(Records from a dataset)

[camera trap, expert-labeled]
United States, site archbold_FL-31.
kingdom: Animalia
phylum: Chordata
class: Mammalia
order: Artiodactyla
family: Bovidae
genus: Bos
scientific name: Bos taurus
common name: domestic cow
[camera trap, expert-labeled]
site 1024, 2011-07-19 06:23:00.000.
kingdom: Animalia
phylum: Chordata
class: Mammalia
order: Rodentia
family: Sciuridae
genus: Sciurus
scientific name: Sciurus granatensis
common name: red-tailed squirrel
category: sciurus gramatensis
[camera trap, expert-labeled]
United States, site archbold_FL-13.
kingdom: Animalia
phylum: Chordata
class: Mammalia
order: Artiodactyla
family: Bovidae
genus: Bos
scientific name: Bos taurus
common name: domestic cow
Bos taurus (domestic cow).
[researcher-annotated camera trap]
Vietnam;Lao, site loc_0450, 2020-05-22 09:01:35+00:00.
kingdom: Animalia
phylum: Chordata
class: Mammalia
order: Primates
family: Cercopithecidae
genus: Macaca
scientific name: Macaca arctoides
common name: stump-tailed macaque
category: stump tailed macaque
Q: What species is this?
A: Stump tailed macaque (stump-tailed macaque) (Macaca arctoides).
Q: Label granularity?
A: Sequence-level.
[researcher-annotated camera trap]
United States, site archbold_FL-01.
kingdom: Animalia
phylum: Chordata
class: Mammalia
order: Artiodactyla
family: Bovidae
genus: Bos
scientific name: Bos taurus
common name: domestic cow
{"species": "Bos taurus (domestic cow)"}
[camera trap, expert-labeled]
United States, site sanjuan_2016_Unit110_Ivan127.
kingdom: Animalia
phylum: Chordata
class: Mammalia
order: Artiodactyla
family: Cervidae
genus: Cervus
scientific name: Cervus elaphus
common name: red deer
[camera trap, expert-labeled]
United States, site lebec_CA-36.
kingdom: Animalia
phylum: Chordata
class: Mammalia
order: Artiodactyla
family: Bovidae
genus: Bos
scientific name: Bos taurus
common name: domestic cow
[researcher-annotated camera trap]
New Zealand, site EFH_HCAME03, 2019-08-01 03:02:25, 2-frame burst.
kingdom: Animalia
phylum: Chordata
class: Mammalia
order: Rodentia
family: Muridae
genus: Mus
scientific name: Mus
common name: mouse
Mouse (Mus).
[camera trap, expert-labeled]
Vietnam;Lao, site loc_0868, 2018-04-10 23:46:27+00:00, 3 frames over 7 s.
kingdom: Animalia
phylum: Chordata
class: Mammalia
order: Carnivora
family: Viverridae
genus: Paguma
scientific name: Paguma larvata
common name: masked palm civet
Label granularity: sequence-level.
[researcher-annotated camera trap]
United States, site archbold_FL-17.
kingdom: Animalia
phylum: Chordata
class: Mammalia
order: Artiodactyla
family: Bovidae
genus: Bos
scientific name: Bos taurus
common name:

> _Required work_
Set down every entry exactly as given.

> _Solution to the exercise_
[camera trap, expert-labeled]
United States, site archbold_FL-31.
kingdom: Animalia
phylum: Chordata
class: Mammalia
order: Artiodactyla
family: Bovidae
genus: Bos
scientific name: Bos taurus
common name: domestic cow
[camera trap, expert-labeled]
site 1024, 2011-07-19 06:23:00.000.
kingdom: Animalia
phylum: Chordata
class: Mammalia
order: Rodentia
family: Sciuridae
genus: Sciurus
scientific name: Sciurus granatensis
common name: red-tailed squirrel
category: sciurus gramatensis
[camera trap, expert-labeled]
United States, site archbold_FL-13.
kingdom: Animalia
phylum: Chordata
class: Mammalia
order: Artiodactyla
family: Bovidae
genus: Bos
scientific name: Bos taurus
common name: domestic cow
Bos taurus (domestic cow).
[researcher-annotated camera trap]
Vietnam;Lao, site loc_0450, 2020-05-22 09:01:35+00:00.
kingdom: Animalia
phylum: Chordata
class: Mammalia
order: Primates
family: Cercopithecidae
genus: Macaca
scientific name: Macaca arctoides
common name: stump-tailed macaque
category: stump tailed macaque
Q: What species is this?
A: Stump tailed macaque (stump-tailed macaque) (Macaca arctoides).
Q: Label granularity?
A: Sequence-level.
[researcher-annotated camera trap]
United States, site archbold_FL-01.
kingdom: Animalia
phylum: Chordata
class: Mammalia
order: Artiodactyla
family: Bovidae
genus: Bos
scientific name: Bos taurus
common name: domestic cow
{"species": "Bos taurus (domestic cow)"}
[camera trap, expert-labeled]
United States, site sanjuan_2016_Unit110_Ivan127.
kingdom: Animalia
phylum: Chordata
class: Mammalia
order: Artiodactyla
family: Cervidae
genus: Cervus
scientific name: Cervus elaphus
common name: red deer
[camera trap, expert-labeled]
United States, site lebec_CA-36.
kingdom: Animalia
phylum: Chordata
class: Mammalia
order: Artiodactyla
family: Bovidae
genus: Bos
scientific name: Bos taurus
common name: domestic cow
[researcher-annotated camera trap]
New Zealand, site EFH_HCAME03, 2019-08-01 03:02:25, 2-frame burst.
kingdom: Animalia
phylum: Chordata
class: Mammalia
order: Rodentia
family: Muridae
genus: Mus
scientific name: Mus
common name: mouse
Mouse (Mus).
[camera trap, expert-labeled]
Vietnam;Lao, site loc_0868, 2018-04-10 23:46:27+00:00, 3 frames over 7 s.
kingdom: Animalia
phylum: Chordata
class: Mammalia
order: Carnivora
family: Viverridae
genus: Paguma
scientific name: Paguma larvata
common name: masked palm civet
Label granularity: sequence-level.
[researcher-annotated camera trap]
United States, site archbold_FL-17.
kingdom: Animalia
phylum: Chordata
class: Mammalia
order: Artiodactyla
family: Bovidae
genus: Bos
scientific name: Bos taurus
common name:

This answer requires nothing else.